Me and my buddies were the "wolverines", shooting all the bad guys in the mountains. We always eventually got captured. I specifically remember the leader of the bad guys walking up to me, sticking the gun to my head, and pulling the trigger. I remember seeing red, and dropping. At that point I woke up.

Now, I guess some people could say that I woke up "before" I actually died in my dream. But hey, it was my dream, and I can spin it any way I want to ;;stomps foot;;. I was dead meat.

So as far as I am concerned, go crazy in your dreams. That way you can wake up with the thought, "What the heck was that all about?"... and then go back to sleep and try it again.

Monday, September 28, 2009

You called the police for what?

The life of a small town police officer. Working in a department that has fewer members than you have fingers, provides the opportunity to respond to the types of calls that officers in the big cities would never dream of responding to. Sure, we get the occasional "news-worthy" incident, but if COPS were to come here to film an episode, it could easily take a month to get a collection of incidents worthy of national television.

But every once in a while, we get the phone call that makes us forget exactly what type of patch or badge we are wearing on our shirt.

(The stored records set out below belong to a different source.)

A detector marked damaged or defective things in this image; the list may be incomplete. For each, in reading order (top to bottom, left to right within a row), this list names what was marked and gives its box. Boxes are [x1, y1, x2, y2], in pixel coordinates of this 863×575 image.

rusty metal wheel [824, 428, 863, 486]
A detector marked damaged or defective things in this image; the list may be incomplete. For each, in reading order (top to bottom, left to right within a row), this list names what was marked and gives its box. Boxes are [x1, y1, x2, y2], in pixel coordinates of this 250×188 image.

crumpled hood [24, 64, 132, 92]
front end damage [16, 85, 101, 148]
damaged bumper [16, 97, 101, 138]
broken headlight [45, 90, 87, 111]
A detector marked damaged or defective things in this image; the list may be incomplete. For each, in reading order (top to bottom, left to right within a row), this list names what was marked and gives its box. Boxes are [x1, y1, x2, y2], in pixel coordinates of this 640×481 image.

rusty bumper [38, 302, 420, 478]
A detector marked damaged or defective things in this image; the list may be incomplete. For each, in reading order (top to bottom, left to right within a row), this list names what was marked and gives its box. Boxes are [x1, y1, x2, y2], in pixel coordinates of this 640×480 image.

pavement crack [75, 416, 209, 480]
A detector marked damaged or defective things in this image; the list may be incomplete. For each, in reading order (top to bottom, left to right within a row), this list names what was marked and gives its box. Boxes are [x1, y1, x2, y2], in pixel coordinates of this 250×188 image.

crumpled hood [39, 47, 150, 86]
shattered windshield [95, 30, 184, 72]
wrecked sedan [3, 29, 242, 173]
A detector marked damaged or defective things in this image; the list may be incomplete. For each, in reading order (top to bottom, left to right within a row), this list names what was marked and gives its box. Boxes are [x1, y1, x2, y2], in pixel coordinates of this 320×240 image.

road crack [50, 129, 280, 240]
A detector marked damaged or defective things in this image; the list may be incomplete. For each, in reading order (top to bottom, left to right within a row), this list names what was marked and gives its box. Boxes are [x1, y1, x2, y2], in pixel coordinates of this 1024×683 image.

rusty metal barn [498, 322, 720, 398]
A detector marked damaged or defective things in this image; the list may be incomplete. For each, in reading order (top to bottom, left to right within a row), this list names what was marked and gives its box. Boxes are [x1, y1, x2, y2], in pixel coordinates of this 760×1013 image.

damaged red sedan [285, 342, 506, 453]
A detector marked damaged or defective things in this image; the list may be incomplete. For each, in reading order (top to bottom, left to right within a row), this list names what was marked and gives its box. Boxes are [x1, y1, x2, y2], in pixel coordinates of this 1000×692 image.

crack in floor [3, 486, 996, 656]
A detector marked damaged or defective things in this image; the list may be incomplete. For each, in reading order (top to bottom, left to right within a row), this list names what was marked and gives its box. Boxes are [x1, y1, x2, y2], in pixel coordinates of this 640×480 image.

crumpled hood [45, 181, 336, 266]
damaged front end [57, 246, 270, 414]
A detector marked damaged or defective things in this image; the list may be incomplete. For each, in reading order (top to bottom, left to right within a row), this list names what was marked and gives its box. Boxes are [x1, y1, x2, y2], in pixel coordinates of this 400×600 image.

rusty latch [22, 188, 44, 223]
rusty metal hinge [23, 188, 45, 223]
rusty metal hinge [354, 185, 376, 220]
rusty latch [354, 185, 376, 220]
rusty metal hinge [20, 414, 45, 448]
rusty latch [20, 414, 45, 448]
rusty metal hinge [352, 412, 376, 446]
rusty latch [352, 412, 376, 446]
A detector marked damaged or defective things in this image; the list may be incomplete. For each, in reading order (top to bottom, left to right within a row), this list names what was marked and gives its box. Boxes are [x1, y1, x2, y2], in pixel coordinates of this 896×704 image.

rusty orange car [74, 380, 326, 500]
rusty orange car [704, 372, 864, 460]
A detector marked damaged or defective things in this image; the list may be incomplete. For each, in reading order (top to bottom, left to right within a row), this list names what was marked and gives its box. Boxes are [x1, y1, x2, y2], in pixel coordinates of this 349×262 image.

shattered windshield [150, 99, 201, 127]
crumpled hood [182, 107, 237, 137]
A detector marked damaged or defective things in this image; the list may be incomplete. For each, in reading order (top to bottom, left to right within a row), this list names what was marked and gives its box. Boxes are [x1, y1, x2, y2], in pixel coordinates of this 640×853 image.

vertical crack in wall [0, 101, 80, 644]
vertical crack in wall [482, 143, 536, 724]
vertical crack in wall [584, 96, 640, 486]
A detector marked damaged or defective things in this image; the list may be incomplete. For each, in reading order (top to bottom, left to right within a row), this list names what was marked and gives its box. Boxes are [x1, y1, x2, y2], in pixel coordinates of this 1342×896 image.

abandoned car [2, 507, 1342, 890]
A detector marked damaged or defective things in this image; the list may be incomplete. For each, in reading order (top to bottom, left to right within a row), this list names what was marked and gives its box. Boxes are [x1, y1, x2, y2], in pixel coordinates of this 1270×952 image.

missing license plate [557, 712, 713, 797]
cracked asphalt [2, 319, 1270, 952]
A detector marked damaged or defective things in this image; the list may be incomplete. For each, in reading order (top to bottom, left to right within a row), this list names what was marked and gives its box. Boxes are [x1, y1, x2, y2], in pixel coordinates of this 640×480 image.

In the small town, during a winter storm, when the power disappears from a house, we get the phone call that states, "Hey, we just lost power to our house." What would the normal response be? Well, I'd usually say something like, "Did you call PG&E?" Inevitably their response to that would be, "No, I don't want to wait on hold. Can't you fix it?"

Then we will get the call that states, "I think my sewer line is leaking/is plugged". I think you know what my question would be. "Did you call public works, or a plumber?" "No, but can you come take care of it?" It's funny, but I don't remember any scenarios from the academy where we demonstrated our ability to fix a power line, or unclog a sewer.

Now, don't get me wrong. I still go. And usually when I get there, I'll look at the situation for a moment, and say, "Yep, you've got a problem here." I'll then make the phone call that is needed. But it just makes me wonder.

But I think the best mind-numbing phone call that was received went something like this. A "be on the lookout" was put out by the county dispatchers for a vehicle with 3 occupants. The vehicle and occupants were wanted for an "assault with a deadly weapon" that had just occurred. So you have several officers from several agencies scrambling to various areas of the county, watching for the wanted vehicle. While I'm in my super-secret-squirrel hiding place, watching the highway, I was advised by my dispatcher that they had just received a 911 call from a resident. This person called 911, because they had a Tarantula outside of their laundry room door. Yes, the big furry spider. Yes, outside the laundry room door. Key word is "outside", as in, outside in the back yard. "Ma'am, you called 911 because a spider is at your door?" Of course, I avoided asking the question, "What does the spider want?"

Now, I'm not particularly a fan of spiders, and I know plenty of people that would rather just turn and run away from them (including an officer in my department, but that's a story for another time). But a phone call to 911. Really?